#### Work to complete
Return the whole listing unchanged. Drop the images.

#### Exercise data
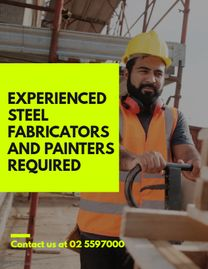 Experienced steel fabricators and painters required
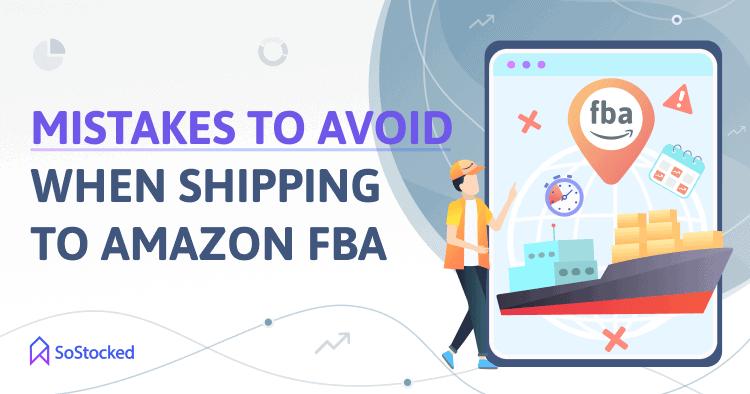 Common Pitfalls When Shipping To Amazon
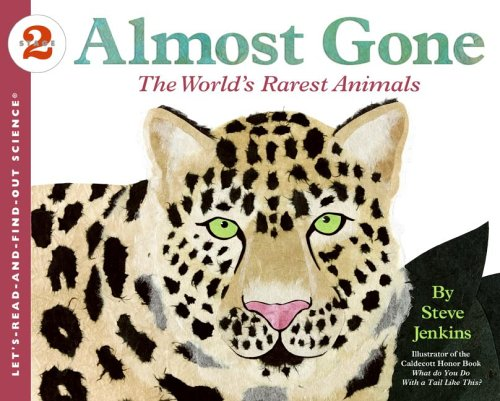 Almost Gone: The World's Rarest Animals (Let's-Read-and-Find-Out Science 2) - Steve Jenkins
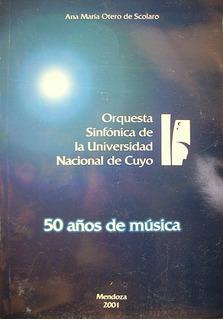 Orquesta Sinfónica De La Universidad Nacional D Cuyo 50 Años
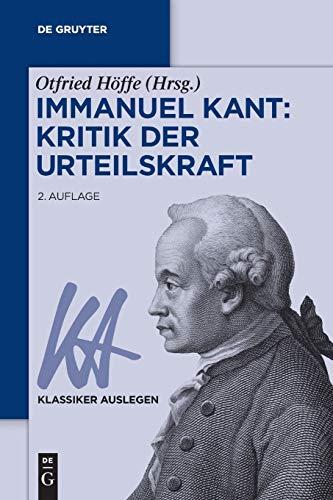 Immanuel Kant: Kritik der Urteilskraft (Klassiker Auslegen, 33, Band 33)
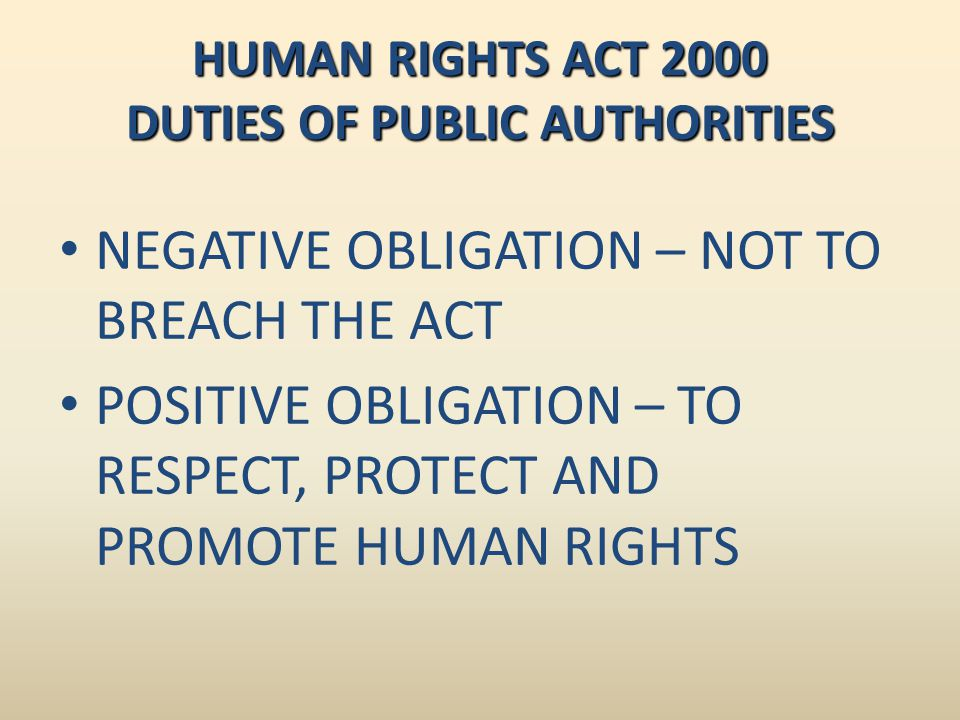 HUMAN RIGHTS ACT 2000 DUTIES OF PUBLIC AUTHORITIES NEGATIVE OBLIGATION – NOT TO BREACH THE ACT POSITIVE OBLIGATION – TO RESPECT, PROTECT AND PROMOTE H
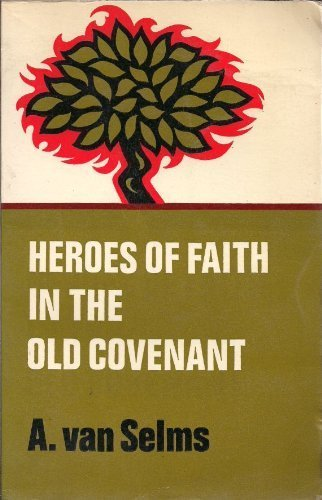 Heroes of faith in the Old Covenant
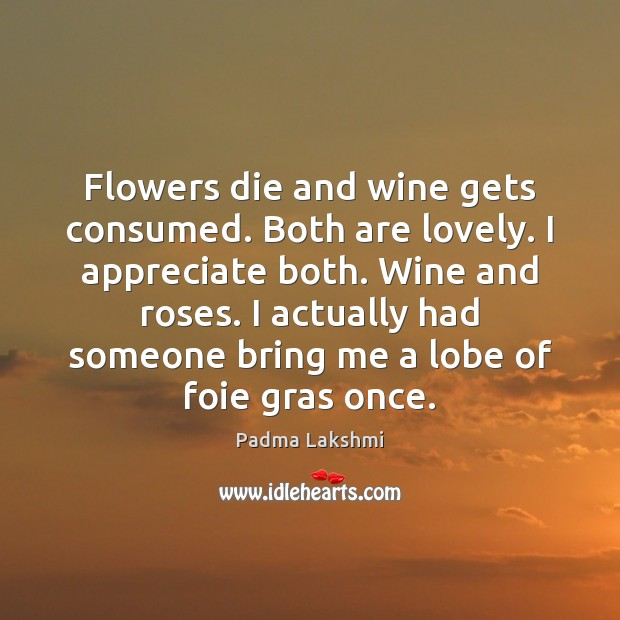 Image, Flowers die and wine gets consumed. Both are lovely. I appreciate both.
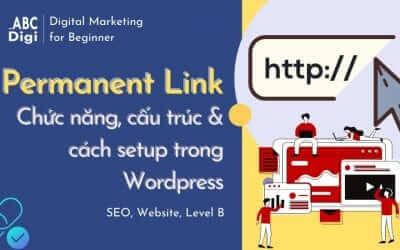 Permanent Link là gì? Cách cài đặt chuẩn SEO cho website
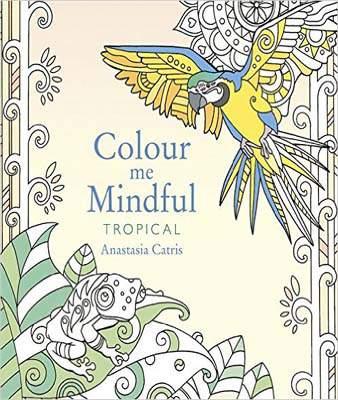 Colour Me Mindful: Tropical (Colour Me Mindful Colouring Bk) P
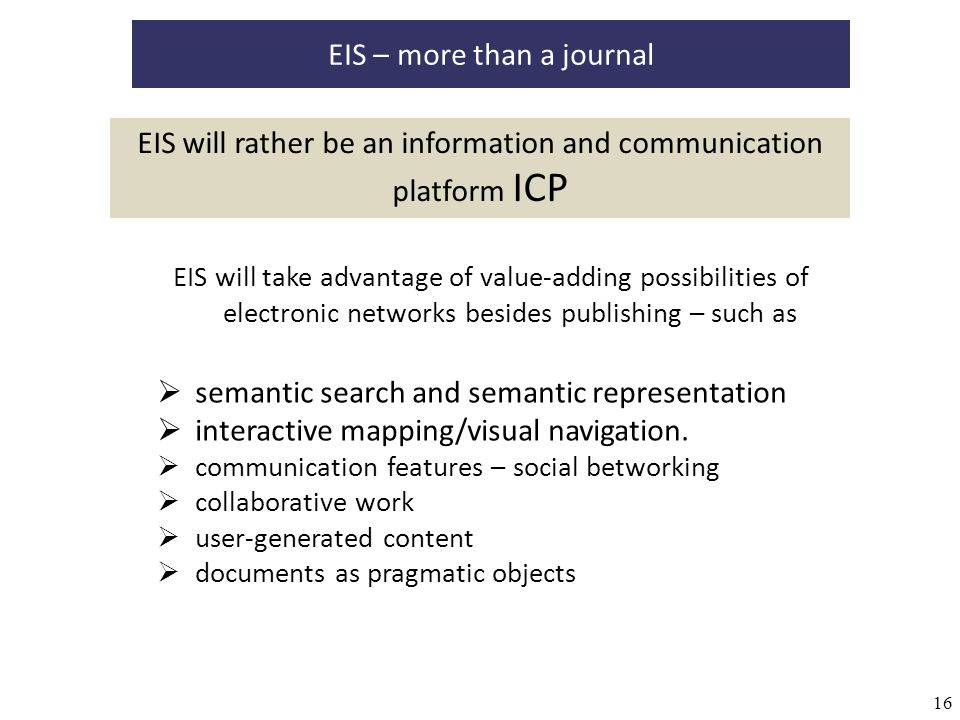 16 EIS will take advantage of value-adding possibilities of electronic networks besides publishing – such as EIS – more than a journal semantic search and semantic representation interactive mapping/visual navigation.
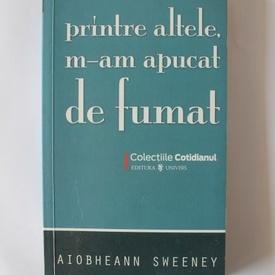 Aiobhean Sweeney - Printre altele m-am apucat de fumat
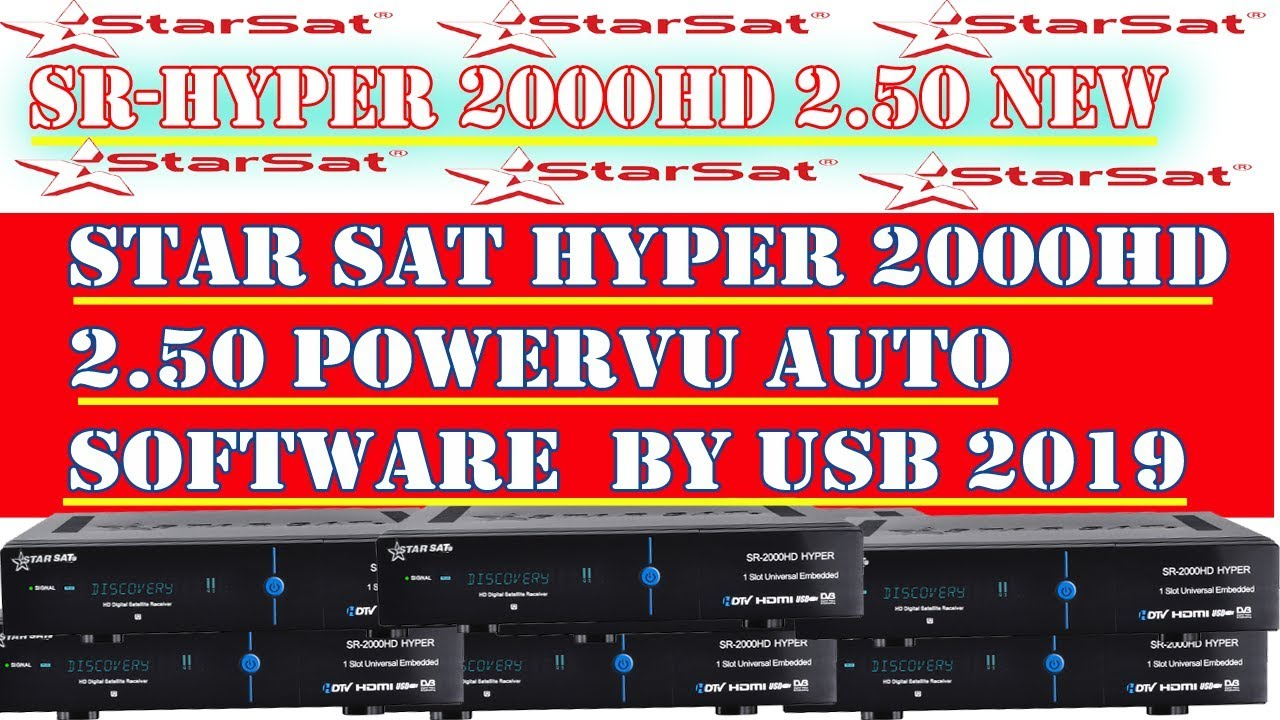 Star Sat hyper 2000 HD 2 50 2019 latest power vu software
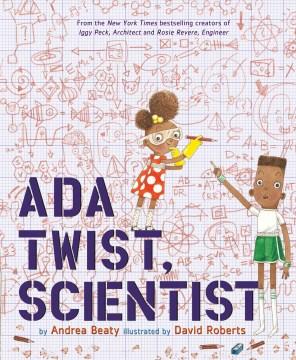 Ada Twist, scientist. - Andrea Beaty
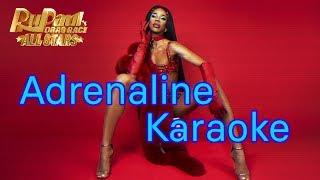 RuPaul - Adrenaline (Karaoke) with Lyrics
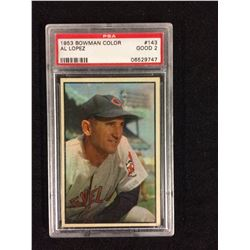 1953 BOWMAN COLOR AL LOPEZ PSA GRADED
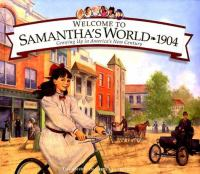 Welcome to Samantha's World, 1904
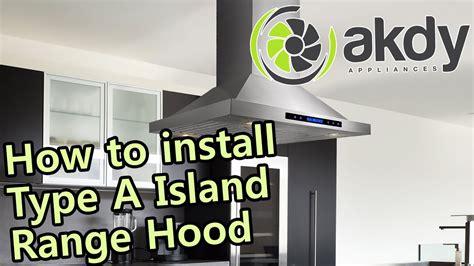 Akdy Island Mount Range Hood Installation Tutorial (type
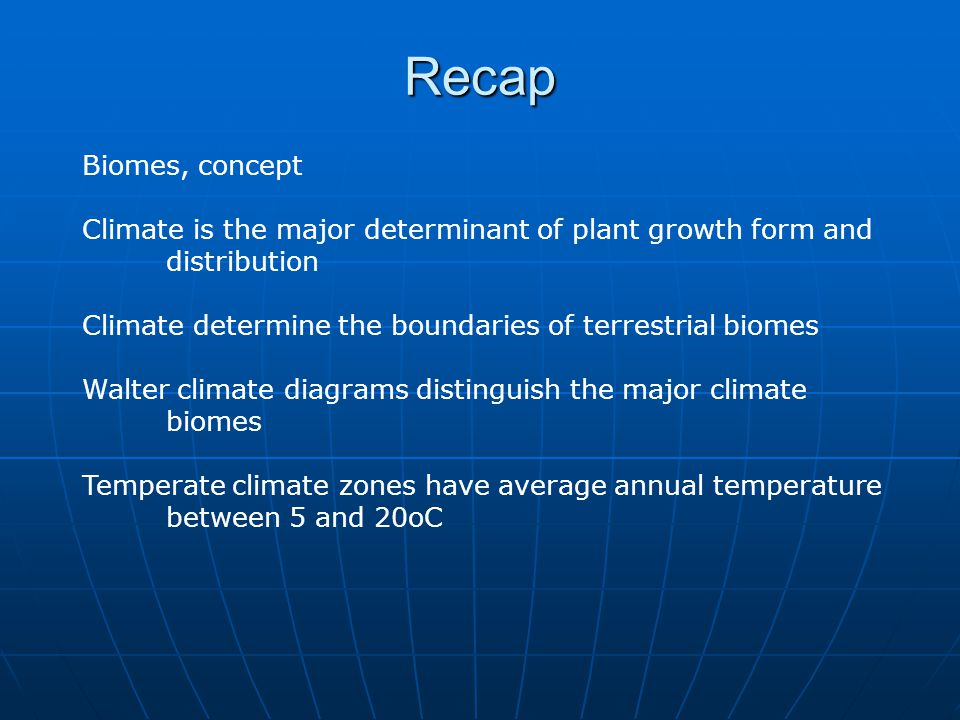 Recap Biomes, concept. Climate is the major determinant of plant growth form and distribution.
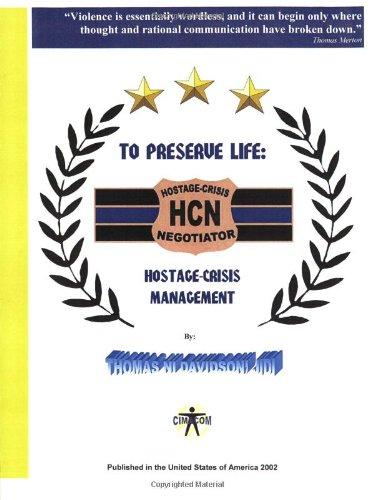9780971791107: To Preserve Life: Hostage-Crisis Management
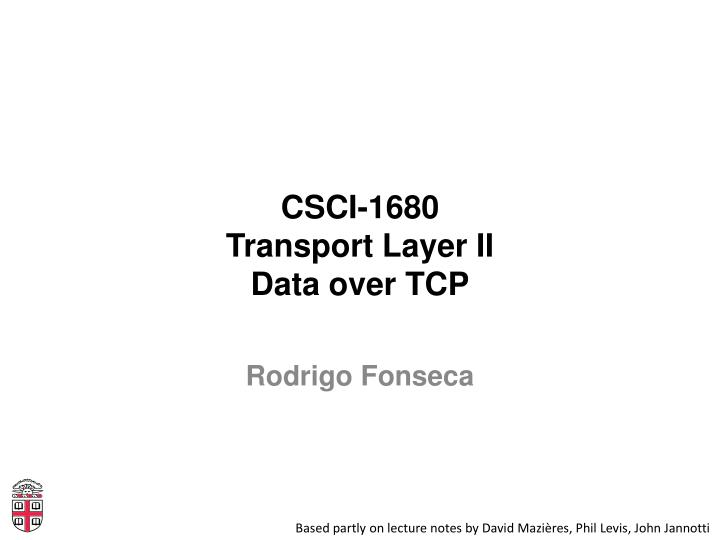csci 1680 transport layer ii data over tcp n.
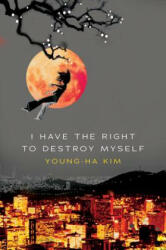 I Have the Right to Destroy Myself (ISBN: 9780156030809)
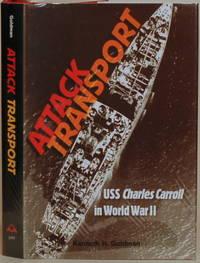 ATTACK TRANSPORT USS Charles Carroll in World War II
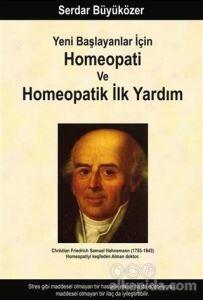 Yeni Başlayanlar İçin Homeopati ve Homeopatik İlk Yardım Serdar Büyüközer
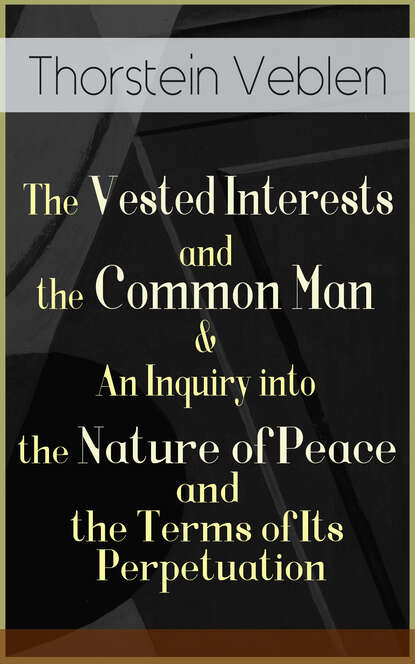 Thorstein Veblen The Vested Interests and the Common Man & An Inquiry into the Nature of Peace and the Terms of Its Perpetuation thorstein veblen the theory of the leisure class an economic study of american institutions and a social critique of conspicuous consumption
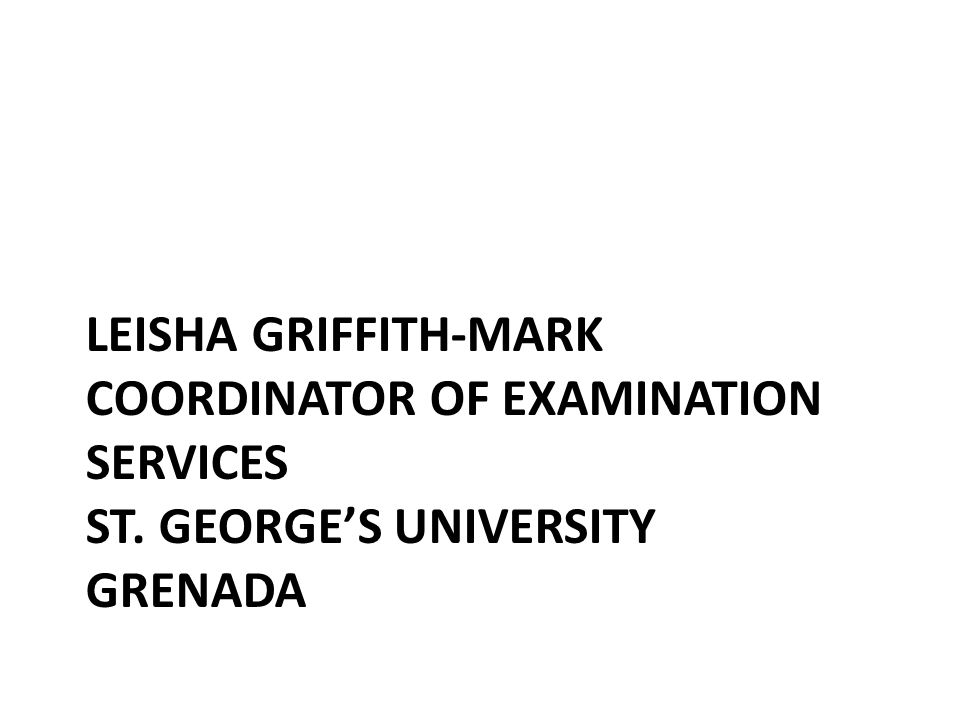 Leisha Griffith-Mark Coordinator of Examination Services St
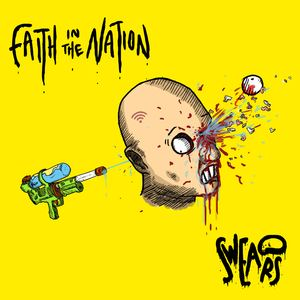 Swears - Faith in the Nation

#### Solution to the problem
 Experienced steel fabricators and painters required
 Common Pitfalls When Shipping To Amazon
 Almost Gone: The World's Rarest Animals (Let's-Read-and-Find-Out Science 2) - Steve Jenkins
 Orquesta Sinfónica De La Universidad Nacional D Cuyo 50 Años
 Immanuel Kant: Kritik der Urteilskraft (Klassiker Auslegen, 33, Band 33)
 HUMAN RIGHTS ACT 2000 DUTIES OF PUBLIC AUTHORITIES NEGATIVE OBLIGATION – NOT TO BREACH THE ACT POSITIVE OBLIGATION – TO RESPECT, PROTECT AND PROMOTE H
 Heroes of faith in the Old Covenant
 Image, Flowers die and wine gets consumed. Both are lovely. I appreciate both.
 Permanent Link là gì? Cách cài đặt chuẩn SEO cho website
 Colour Me Mindful: Tropical (Colour Me Mindful Colouring Bk) P
 16 EIS will take advantage of value-adding possibilities of electronic networks besides publishing – such as EIS – more than a journal semantic search and semantic representation interactive mapping/visual navigation.
 Aiobhean Sweeney - Printre altele m-am apucat de fumat
 Star Sat hyper 2000 HD 2 50 2019 latest power vu software
 Ada Twist, scientist. - Andrea Beaty
 RuPaul - Adrenaline (Karaoke) with Lyrics
 1953 BOWMAN COLOR AL LOPEZ PSA GRADED
 Welcome to Samantha's World, 1904
 Akdy Island Mount Range Hood Installation Tutorial (type
 Recap Biomes, concept. Climate is the major determinant of plant growth form and distribution.
9780971791107: To Preserve Life: Hostage-Crisis Management
csci 1680 transport layer ii data over tcp n.
 I Have the Right to Destroy Myself (ISBN: 9780156030809)
 ATTACK TRANSPORT USS Charles Carroll in World War II
 Yeni Başlayanlar İçin Homeopati ve Homeopatik İlk Yardım Serdar Büyüközer
 Thorstein Veblen The Vested Interests and the Common Man & An Inquiry into the Nature of Peace and the Terms of Its Perpetuation thorstein veblen the theory of the leisure class an economic study of american institutions and a social critique of conspicuous consumption
 Leisha Griffith-Mark Coordinator of Examination Services St
 Swears - Faith in the Nation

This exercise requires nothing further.